[Page extract]
★ ★ ★ ★ ★ ★ ★
# I need help planning - 45-gallon tall



## Daximus (Oct 19, 2011)

Tall tanks are sometimes tough to light up. I'd probably look at a low light setup, and plant accordingly. Look around for low light plants. 

When it comes to taller 'scapes...twiggy skinny driftwood always appeals to me.

I might caution you on the barbs...they aren't necessary aggressive per se, but I have seen a pack of them get bored and torment a slow mover, like a betta with a big fluffy tail.


----------



## Diana (Jan 14, 2010)

In that large a tank I would go with a slightly larger Cory. 
Schooling fish that do not nip are a good idea with a Betta. Maybe Harlequin Rasboras. Nice looking, school OK, not nippers. 

I have one of those tanks, too, 1-2-3-45 (1' x 2' x 3' = 45 gallons) and 'scaping is difficult, except that the tall Valisneria works well. 
An arching, lightly branched piece of wood is good, too. Not too twiggy. Put Anubias or Java Fern on it for interest mid tank or higher. 

The hardest part of that narrow a tank is to make it look 3 dimensional.


----------



## doggo (Jun 14, 2014)

This is the same tank as yours. The light is the Marineland Planted LED. Don't ask what all the plants are - I don't remember all of them! :icon_surp Can't advise on fish as all I have in this tank are Bristlenoses - adults and 3 spawns.


----------



## Zuzu (Sep 1, 2014)

@Daximus, yes, I’m definitely thinking low light, and thank you for the caution on the barbs. 

@Diana, do you think habrosus wouldn’t do well, or are you just thinking of scale in the large tank? The habrosus appeal to me because of their appearance and, from what I’ve read, they stick to bottom dwelling. 

I’m certain I will have vals, just not sure what kind yet. Is there a type that has, like, a loose corkscrew to it? (Does that even make sense? LOL)

I’m on the lookout for driftwood and leaning heavily toward manzanita. I love the two-tone look and like how the branches can add “movement” to a tank. On the other hand, Mopani is a lot easier for me to find locally, which would save on shipping.

@doggo, thank you for the pic of your lovely tank! I will have to look into that light. I am an utter newb with plants and have no idea how to get the right balance. Much more Googling in my future!


----------



## Raymond S. (Dec 29, 2012)

This is where your creativity in finding the right piece of wood will help you a lot. Generally speaking dead wood that has not fallen yet works well because once on the ground, no telling what is in it.
And of course this is only a suggestion.
If you can find a small tree which has died and find on it a limb which goes out almost straight from the trunk(parallel to the ground)a foot or so before turning up. The trick is to find one with a branch coming from it half way between the tree and whare it turns up. You cut it so that what you have is a fork. If you place the limb which came up at that half way point on the bottom of the tank, the rest of it should go up
a ways and then turn to go across the tank. This makes an excelent place to tie Java Fern, Anubia Nana, Bobitus etc and gives something half way up the tank to break up the open space that would be there if you only had plants in the sub.
★ ★ ★ ★ ★ ★ ★
[Dataset extract]
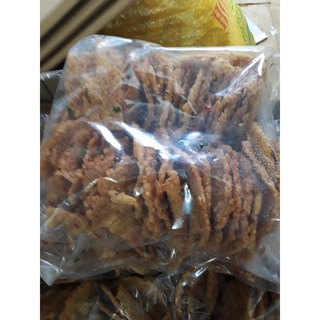 Combo 2kg cơm cháy bể loại ngon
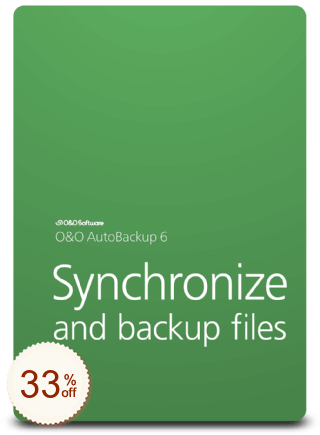 O&O AutoBackup Discount Coupon Code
★ ★ ★ ★ ★ ★ ★
[Tasks for this exercise]
1. Decide whether each statement agrees with the tank-planning thread, answering yes or no and quoting the words that settle it.
(a) Diana says the tall Valisneria works well in her 45-gallon tank.
(b) doggo keeps several kinds of fish in the tank shown.
(c) Zuzu finds manzanita easier to get locally than Mopani.
2. Answer these questions from the tank-planning thread.
(a) What light does doggo use on the tank?
(b) Which schooling fish does Diana suggest keeping with a Betta?
(c) According to Raymond S., why is dead wood that has not yet fallen a good choice?
3. Reproduce the part of the tank-planning thread that opens with the words containing "I might caution" and closes with "OK, not nippers.".
The material is separate from the tank-planning thread.

[Solutions in order]
1.
(a) Yes: "the tall Valisneria works well"
(b) No: "all I have in this tank are Bristlenoses"
(c) No: "Mopani is a lot easier for me to find locally"

2.
(a) The Marineland Planted LED.
(b) Harlequin Rasboras.
(c) Once wood is on the ground, there is no telling what is in it.

3.
I might caution you on the barbs...they aren't necessary aggressive per se, but I have seen a pack of them get bored and torment a slow mover, like a betta with a big fluffy tail.


----------



## Diana (Jan 14, 2010)

In that large a tank I would go with a slightly larger Cory. 
Schooling fish that do not nip are a good idea with a Betta. Maybe Harlequin Rasboras. Nice looking, school OK, not nippers.